如月兄妹の一日
響【ひびき】:如月兄妹長男の高校三年生十七歳。生徒会とアーチェリー部所属。女子生徒にモテるなぜか男子生徒に告白されることが多い
奏【かな】:如月兄妹長女の高校三年生。家庭科同好会所属。しっかり者。タイプではない男にストーカーされる
弦【げん】:如月兄妹次男の高校二年生十六歳。演劇部所属。兄に振られて男子生徒の慰め役になりがち
美弦【みつる】:如月兄妹次女の高校二年生十六歳。オカルト研究部所属。姉のストーカーに対して攻撃的
潮音【しおん】:如月兄妹三女の高校一年生十五歳。高校に入学したばかりでほわほわする癒し。モテるが鈍感だから気付かない
潮音【しおん】:……目が覚めちゃった。今は……6時半。ちょうどいいか。学校があるしそろそろ起きなきゃ
0:着替えなどを済ませてダイニングへ向かう
奏【かな】:潮音ちゃん、おはよう
潮音【しおん】:おはよう奏姉、いい匂いがする
奏【かな】:朝ごはんできてるから、響を呼んできてくれる?
潮音【しおん】:え?弦兄【げんにい】と美弦姉【みつるねえ】は?
奏【かな】:2人なら、先に起きてて並べるのを手伝ってくれてるの。だから今、来てないのは響だけ
潮音【しおん】:そういうことなら。わかった、響兄の所へ行ってくるね
0:響の部屋に着いて、扉をノックしてから入る
潮音【しおん】:響兄、おはよう
響【ひびき】:お!潮音ちゃんおはよう。もう朝ごはんはできたのかい?
潮音【しおん】:うん!だから奏姉に頼まれてきたんだ。響兄を呼んできてって
響【ひびき】:なるほどな。それじゃあ、行きますか
0:潮音と響、ダイニングに着く
潮音【しおん】:ねぇねたち、おまたせ。それと弦兄、美弦姉、おはよう
弦【げん】:おー!おはよう潮音。俺らもちょうど並べ終わったところだから平気だ
美弦【みつる】:おはよう潮音ちゃん。うん、タイミングバッチリだったよ
奏【かな】:さあ、全員揃ったことだしそろそろ食べましょう
0:全員席につく
全員:いただきます
奏【かな】:そういえば、潮音ちゃんは高校生活に慣れたかしら?
潮音【しおん】:まだ入学して数日しか経ってないよ。まぁ、だいぶ慣れたけど
奏【かな】:それは良かったわ
響【ひびき】:なんだかんだ言って、潮音ちゃんも高校生か。時間が過ぎるのは早いな。
響【ひびき】:あんなに小さかった潮音がこんなに大きくなって……
潮音【しおん】:感動に浸っているところ悪いんだけど、響兄。今7時15分だけど、時間大丈夫?

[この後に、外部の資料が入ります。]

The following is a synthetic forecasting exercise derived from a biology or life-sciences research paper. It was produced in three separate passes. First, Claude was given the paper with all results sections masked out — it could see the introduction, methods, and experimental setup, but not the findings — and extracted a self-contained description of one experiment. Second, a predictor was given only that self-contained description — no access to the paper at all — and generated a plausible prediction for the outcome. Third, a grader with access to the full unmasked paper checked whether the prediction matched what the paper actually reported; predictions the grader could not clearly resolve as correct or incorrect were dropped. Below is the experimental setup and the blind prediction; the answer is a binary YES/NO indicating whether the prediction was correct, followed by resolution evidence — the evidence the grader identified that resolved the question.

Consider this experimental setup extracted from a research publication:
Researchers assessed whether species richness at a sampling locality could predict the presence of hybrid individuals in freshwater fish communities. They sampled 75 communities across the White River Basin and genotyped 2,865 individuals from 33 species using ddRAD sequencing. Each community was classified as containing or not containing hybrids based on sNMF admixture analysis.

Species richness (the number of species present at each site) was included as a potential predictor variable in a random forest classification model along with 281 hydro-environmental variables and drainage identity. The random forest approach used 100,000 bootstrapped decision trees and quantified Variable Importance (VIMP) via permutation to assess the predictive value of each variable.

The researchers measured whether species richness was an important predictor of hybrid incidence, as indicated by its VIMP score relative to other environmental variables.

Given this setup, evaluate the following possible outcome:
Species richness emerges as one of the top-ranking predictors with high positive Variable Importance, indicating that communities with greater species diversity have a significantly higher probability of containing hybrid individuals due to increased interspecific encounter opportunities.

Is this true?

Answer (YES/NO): YES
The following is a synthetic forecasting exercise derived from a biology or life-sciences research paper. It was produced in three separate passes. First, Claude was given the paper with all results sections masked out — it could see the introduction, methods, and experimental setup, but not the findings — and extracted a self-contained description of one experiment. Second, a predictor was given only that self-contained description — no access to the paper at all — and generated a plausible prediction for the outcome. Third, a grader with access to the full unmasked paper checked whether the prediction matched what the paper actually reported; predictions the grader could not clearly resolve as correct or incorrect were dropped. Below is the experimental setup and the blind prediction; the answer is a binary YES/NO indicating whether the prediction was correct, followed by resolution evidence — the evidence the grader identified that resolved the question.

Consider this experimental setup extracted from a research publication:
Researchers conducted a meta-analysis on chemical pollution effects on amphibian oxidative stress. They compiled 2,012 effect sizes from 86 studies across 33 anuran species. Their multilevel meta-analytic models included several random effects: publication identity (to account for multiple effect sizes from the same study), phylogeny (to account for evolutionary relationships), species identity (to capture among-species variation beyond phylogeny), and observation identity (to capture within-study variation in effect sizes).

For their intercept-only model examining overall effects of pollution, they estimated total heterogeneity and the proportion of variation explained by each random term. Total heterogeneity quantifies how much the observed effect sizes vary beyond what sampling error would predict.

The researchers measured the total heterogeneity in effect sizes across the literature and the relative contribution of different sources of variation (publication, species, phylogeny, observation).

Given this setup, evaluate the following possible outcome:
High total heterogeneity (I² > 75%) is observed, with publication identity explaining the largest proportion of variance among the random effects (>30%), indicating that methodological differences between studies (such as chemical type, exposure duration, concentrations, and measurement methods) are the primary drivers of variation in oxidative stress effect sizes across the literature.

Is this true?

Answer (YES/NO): NO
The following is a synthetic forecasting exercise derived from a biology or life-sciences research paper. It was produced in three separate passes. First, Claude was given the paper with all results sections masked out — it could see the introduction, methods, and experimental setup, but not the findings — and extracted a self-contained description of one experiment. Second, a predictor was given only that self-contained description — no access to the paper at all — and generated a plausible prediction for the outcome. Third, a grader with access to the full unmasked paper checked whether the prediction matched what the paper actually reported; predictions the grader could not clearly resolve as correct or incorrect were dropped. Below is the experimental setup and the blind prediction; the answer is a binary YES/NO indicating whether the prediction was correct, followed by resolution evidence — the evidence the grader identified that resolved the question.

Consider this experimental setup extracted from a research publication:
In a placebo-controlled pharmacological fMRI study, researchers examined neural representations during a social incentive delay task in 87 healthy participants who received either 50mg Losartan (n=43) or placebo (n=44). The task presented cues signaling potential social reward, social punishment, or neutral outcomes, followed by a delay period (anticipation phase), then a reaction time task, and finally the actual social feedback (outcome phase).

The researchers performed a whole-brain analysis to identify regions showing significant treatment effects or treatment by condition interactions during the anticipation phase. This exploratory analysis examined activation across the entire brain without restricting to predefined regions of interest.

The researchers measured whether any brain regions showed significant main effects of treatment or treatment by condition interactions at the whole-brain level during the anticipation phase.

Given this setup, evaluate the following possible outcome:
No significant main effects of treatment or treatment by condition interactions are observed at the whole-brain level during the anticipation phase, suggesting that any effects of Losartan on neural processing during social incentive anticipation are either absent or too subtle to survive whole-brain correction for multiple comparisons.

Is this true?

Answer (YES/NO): YES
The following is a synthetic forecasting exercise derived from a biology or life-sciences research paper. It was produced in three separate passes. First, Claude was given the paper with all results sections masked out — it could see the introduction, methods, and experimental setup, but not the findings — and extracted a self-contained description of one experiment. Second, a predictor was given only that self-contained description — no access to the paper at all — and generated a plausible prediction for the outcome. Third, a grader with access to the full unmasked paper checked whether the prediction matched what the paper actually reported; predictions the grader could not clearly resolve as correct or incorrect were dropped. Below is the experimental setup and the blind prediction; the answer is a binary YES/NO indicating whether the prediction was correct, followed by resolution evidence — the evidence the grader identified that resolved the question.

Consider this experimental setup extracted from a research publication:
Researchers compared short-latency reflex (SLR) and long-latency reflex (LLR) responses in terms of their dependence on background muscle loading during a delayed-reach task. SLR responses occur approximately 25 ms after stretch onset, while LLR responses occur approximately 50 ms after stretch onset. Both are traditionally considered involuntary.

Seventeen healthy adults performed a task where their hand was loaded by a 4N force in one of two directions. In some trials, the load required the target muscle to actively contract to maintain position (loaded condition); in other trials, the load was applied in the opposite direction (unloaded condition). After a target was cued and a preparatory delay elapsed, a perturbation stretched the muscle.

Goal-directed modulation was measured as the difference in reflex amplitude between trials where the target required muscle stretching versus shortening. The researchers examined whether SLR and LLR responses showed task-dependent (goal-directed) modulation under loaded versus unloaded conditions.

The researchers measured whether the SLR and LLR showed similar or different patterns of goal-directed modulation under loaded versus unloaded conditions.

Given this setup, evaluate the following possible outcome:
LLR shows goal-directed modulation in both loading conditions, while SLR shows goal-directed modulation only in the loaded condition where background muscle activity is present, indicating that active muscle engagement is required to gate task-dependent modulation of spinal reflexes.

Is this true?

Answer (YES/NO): NO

響【ひびき】:へ?……やべぇ!生徒会の準備があるから早いんだった!
奏【かな】:もう、今日は生徒会があるからみんなで早く起きて朝ごはんを食べるって言ったのは響でしょ?
奏【かな】:準備できてるとはいえ、時間を忘れちゃダメだよ
響【ひびき】:それは悪かったって。(もぐもぐ慌てて食べる)とりあえず、ご馳走様!そういや、弦は部活は平気なのか?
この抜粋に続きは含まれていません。